Volumetric Modulated Arc Therapy Machine Parameter Optimization for Localized Prostate Cancer Using Tandem Reinforcement Learning Networks
Abstract
Purpose
Volumetric modulated arc therapy (VMAT) machine parameter optimization (MPO) is a high-dimensional problem traditionally reliant on computationally expensive inverse planning. While machine learning techniques have been developed to aide this process, they typically still rely on an optimization process and are severely limited by the scope of the training dataset. Reinforcement learning (RL) offers a mechanism to discover novel strategies through trial-and-error providing consistently high-quality plans.
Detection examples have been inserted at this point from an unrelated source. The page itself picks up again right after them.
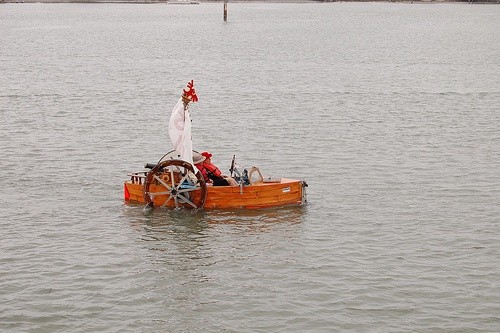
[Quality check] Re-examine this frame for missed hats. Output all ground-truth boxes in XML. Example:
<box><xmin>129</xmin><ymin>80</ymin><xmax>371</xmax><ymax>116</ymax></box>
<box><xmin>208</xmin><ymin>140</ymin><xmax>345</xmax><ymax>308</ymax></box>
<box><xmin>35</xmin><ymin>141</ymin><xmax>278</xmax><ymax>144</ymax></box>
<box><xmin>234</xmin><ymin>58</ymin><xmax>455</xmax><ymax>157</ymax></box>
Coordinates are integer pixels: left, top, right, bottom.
<box><xmin>202</xmin><ymin>152</ymin><xmax>212</xmax><ymax>160</ymax></box>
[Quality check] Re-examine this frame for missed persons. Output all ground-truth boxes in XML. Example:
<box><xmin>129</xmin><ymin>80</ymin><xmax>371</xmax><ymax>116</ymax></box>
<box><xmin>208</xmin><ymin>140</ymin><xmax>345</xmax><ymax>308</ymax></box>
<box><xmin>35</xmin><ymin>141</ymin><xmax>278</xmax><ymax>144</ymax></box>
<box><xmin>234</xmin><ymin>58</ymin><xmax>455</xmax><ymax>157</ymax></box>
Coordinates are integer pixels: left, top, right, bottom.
<box><xmin>192</xmin><ymin>151</ymin><xmax>239</xmax><ymax>186</ymax></box>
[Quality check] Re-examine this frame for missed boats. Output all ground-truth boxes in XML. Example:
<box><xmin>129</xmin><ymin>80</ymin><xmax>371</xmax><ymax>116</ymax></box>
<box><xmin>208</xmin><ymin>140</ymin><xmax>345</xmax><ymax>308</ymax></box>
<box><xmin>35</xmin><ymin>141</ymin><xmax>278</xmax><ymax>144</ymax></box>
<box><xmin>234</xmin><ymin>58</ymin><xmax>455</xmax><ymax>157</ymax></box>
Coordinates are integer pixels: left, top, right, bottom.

In this work, we develop and validate an RL-based VMAT MPO algorithm capable of generating clinically comparable prostate cancer treatment plans that satisfy machine constraints independent of a treatment planning system (TPS) optimizer.
Methods
Using a dataset of 100 prostate SBRT patients (PACE-B criteria), we developed an RL framework using a Proximal Policy Optimization (PPO) algorithm for VMAT plans on the Unity MR-Linac. Two tandem convolutional neural networks were trained to sequentially optimize multi-leaf collimator (MLC) positions and monitor units (MUs). The networks utilized current dose, contoured structure masks, and current machine parameters as inputs to maximize a dose-volume histogram (DVH)-based reward function. The final model was evaluated on a 20-patient test set and compared against reference plans from a commercial TPS.
Results
The RL algorithm generated plans in an average of 6.3 ± 4.7 seconds and showed a statistically significant increase in PTV hotspot and right femoral head dose, and a significant reduction in mean rectal dose compared to TPS generated reference plans. All RL-generated plans satisfied the clinical objectives of the reference plans and met the MLC leaf motion and dose rate constraints.
Conclusion
We demonstrated the feasibility of an RL framework to automate VMAT MPO. The system rapidly produces prostate treatment plans that are dosimetrically comparable to manual optimization without requiring a commercial TPS and offer a path toward reduced planning times and enhanced plan quality.